Personal information
- Born: December 30, 1997 (age 28) Fort Lauderdale, Florida, U.S.
- Listed height: 6 ft 3 in (1.91 m)
- Listed weight: 238 lb (108 kg)

Career information
- High school: Calvary Christian (Fort Lauderdale, Florida)
- College: Navy (2018–2021)
- NFL draft: 2022: undrafted

Career history
- Baltimore Ravens (2022)*; Houston Roughnecks (2023)*; New England Patriots (2023)*; Saskatchewan Roughriders (2024)*;
- * Offseason and/or practice squad member only

Awards and highlights
- 2× First-team All-AAC (2019, 2021); Second-team All-AAC (2020);
- Stats at Pro Football Reference

= Diego Fagot =

American football player (born 1997)

Diego Fagot (born December 30, 1997) is an American former professional football linebacker. He played college football for the Navy Midshipmen and was signed as an undrafted free agent by the Baltimore Ravens after the 2022 NFL draft.

==Early life==
Fagot was born in Fort Lauderdale, Florida, and played high school football for the Calvary Christian Eagles.

==College career==
Fagot played college football at the United States Naval Academy for the Navy Midshipmen from 2018 to 2021. He was named All-AAC twice.

==Professional career==
===Baltimore Ravens===
After not being drafted, Fagot was signed by the Baltimore Ravens on May 23, 2022. He was waived on August 23, 2022.

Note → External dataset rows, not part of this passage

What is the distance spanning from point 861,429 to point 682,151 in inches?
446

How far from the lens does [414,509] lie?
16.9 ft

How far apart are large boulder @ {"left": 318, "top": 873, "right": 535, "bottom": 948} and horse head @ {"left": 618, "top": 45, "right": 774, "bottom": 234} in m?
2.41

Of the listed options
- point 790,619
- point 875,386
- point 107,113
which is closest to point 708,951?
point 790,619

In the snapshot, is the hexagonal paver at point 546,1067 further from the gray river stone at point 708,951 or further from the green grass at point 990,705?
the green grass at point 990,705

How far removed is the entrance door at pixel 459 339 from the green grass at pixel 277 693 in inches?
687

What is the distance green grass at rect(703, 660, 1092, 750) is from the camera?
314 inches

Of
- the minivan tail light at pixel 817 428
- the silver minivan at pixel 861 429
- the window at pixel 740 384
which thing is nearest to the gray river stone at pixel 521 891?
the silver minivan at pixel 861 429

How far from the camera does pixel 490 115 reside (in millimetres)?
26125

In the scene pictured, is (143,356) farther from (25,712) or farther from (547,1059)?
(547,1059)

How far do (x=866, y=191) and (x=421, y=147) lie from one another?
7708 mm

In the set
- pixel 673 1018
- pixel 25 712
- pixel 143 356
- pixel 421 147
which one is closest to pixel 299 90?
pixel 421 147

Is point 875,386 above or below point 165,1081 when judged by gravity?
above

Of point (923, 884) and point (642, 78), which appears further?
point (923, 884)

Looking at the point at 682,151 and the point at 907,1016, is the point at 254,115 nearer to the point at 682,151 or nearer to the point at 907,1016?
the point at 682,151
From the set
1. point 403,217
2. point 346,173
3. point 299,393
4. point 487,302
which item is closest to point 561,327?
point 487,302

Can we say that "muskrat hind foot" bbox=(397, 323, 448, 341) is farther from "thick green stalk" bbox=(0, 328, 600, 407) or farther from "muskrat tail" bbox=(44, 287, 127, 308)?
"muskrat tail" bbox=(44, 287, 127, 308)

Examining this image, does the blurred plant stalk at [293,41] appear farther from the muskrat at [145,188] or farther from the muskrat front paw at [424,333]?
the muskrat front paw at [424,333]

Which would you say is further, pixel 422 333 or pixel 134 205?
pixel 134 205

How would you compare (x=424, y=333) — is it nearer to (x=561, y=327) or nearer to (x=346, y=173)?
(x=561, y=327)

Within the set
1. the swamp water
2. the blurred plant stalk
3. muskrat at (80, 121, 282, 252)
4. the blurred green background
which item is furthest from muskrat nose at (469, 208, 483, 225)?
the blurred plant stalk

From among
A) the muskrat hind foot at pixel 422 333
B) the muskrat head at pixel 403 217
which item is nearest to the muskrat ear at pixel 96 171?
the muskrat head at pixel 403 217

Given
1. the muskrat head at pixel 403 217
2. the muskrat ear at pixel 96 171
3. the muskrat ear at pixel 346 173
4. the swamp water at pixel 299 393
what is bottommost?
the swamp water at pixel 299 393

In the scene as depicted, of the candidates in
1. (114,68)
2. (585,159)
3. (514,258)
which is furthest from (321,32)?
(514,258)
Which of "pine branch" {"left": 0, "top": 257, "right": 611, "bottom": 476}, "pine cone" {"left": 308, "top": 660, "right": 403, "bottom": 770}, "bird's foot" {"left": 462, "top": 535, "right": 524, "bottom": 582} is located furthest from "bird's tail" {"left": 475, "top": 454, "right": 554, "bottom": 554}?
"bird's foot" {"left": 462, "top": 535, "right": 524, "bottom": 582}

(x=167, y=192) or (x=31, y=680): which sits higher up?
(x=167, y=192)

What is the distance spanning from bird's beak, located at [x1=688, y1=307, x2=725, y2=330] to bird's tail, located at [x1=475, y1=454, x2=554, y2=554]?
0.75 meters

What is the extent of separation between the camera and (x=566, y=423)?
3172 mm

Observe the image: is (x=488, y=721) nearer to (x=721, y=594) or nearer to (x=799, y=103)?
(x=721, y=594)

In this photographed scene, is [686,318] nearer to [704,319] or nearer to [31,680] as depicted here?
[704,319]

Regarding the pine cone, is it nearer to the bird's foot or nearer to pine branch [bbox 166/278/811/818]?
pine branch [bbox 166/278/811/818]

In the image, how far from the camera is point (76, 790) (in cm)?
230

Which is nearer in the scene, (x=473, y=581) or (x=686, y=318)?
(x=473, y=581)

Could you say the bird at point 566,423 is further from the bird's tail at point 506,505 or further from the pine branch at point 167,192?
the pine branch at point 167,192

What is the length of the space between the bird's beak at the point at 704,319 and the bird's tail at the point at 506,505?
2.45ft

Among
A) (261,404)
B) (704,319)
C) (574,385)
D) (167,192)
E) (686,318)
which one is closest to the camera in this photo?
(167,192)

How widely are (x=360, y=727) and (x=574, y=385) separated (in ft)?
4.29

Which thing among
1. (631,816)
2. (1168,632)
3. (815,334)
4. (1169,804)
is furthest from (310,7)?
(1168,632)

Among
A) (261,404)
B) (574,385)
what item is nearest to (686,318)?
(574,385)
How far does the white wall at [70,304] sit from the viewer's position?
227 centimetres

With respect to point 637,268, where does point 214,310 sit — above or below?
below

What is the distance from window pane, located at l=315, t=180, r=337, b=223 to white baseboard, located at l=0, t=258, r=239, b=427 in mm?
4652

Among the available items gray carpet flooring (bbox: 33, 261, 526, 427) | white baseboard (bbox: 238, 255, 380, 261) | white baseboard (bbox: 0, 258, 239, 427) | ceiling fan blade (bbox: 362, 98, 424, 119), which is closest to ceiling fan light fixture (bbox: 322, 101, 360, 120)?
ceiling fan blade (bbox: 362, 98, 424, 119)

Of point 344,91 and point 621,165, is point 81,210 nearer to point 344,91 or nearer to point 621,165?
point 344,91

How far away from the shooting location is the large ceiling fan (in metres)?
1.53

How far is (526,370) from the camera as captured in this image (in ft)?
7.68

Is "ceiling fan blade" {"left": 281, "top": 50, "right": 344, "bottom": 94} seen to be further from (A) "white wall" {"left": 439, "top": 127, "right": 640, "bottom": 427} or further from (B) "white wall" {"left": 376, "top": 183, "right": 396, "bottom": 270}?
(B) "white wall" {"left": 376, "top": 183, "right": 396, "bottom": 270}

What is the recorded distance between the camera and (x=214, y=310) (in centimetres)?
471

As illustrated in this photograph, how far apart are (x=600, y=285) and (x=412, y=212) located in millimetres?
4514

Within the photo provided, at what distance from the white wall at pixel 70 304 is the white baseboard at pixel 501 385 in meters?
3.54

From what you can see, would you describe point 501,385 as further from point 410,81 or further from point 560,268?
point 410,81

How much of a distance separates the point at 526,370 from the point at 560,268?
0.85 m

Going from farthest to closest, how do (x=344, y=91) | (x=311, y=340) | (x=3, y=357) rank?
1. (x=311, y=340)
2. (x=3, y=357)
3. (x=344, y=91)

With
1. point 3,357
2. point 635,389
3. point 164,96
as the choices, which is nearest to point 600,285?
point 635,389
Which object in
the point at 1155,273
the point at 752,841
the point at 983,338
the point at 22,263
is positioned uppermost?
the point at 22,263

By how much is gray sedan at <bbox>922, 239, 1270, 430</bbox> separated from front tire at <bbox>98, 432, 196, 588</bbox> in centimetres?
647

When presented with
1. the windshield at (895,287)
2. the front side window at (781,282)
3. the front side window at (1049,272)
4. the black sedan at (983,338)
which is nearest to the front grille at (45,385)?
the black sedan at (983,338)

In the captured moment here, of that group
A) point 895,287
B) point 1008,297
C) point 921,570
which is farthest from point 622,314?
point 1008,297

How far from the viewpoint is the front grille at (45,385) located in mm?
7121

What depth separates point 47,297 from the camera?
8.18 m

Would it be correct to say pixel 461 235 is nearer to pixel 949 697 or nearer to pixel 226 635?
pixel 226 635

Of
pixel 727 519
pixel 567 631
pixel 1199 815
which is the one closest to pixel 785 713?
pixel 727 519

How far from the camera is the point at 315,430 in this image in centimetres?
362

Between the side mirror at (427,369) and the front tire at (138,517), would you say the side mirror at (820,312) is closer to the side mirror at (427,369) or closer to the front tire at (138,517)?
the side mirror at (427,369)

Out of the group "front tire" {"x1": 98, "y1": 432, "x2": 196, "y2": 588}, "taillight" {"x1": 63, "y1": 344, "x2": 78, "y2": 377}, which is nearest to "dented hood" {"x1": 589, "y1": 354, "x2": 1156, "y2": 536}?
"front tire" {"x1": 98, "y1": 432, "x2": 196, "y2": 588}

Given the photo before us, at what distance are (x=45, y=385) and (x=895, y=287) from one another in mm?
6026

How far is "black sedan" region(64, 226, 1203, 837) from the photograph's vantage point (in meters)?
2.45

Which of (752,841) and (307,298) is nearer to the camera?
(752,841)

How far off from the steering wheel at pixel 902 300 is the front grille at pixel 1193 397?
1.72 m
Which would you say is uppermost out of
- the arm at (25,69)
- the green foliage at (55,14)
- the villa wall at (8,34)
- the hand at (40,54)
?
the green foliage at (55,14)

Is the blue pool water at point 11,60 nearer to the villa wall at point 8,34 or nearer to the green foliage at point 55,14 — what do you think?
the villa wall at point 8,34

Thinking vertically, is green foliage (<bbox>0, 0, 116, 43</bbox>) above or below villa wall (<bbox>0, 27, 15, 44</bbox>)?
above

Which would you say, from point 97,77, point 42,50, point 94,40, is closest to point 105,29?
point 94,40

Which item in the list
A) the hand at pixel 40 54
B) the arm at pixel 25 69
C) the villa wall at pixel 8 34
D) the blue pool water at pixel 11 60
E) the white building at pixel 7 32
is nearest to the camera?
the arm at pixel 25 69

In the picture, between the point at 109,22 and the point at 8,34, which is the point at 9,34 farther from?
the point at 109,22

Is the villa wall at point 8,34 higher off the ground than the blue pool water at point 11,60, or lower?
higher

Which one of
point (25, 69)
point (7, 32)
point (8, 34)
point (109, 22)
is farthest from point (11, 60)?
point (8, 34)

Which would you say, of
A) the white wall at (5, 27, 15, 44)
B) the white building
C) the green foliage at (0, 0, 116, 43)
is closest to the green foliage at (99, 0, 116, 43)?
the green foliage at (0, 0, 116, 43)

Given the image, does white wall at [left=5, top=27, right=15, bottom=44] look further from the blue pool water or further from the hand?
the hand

=== Houston Roughnecks ===
Fagot was selected by the Houston Roughnecks of the XFL on November 16, 2022. He was released on February 11, 2023.

===New England Patriots===
Fagot signed with the New England Patriots on July 24, 2023. He was waived/injured on August 27, 2023, and placed on injured reserve. He was released on September 1.

===Saskatchewan Roughriders===
During the off-season on February 27, 2024, Fagot signed with the Saskatchewan Roughriders, marking his first venture into the Canadian Football League. He was released on June 1.

Fagot announced his retirement from football on October 28, 2024, with plans of commissioning in the United States Navy.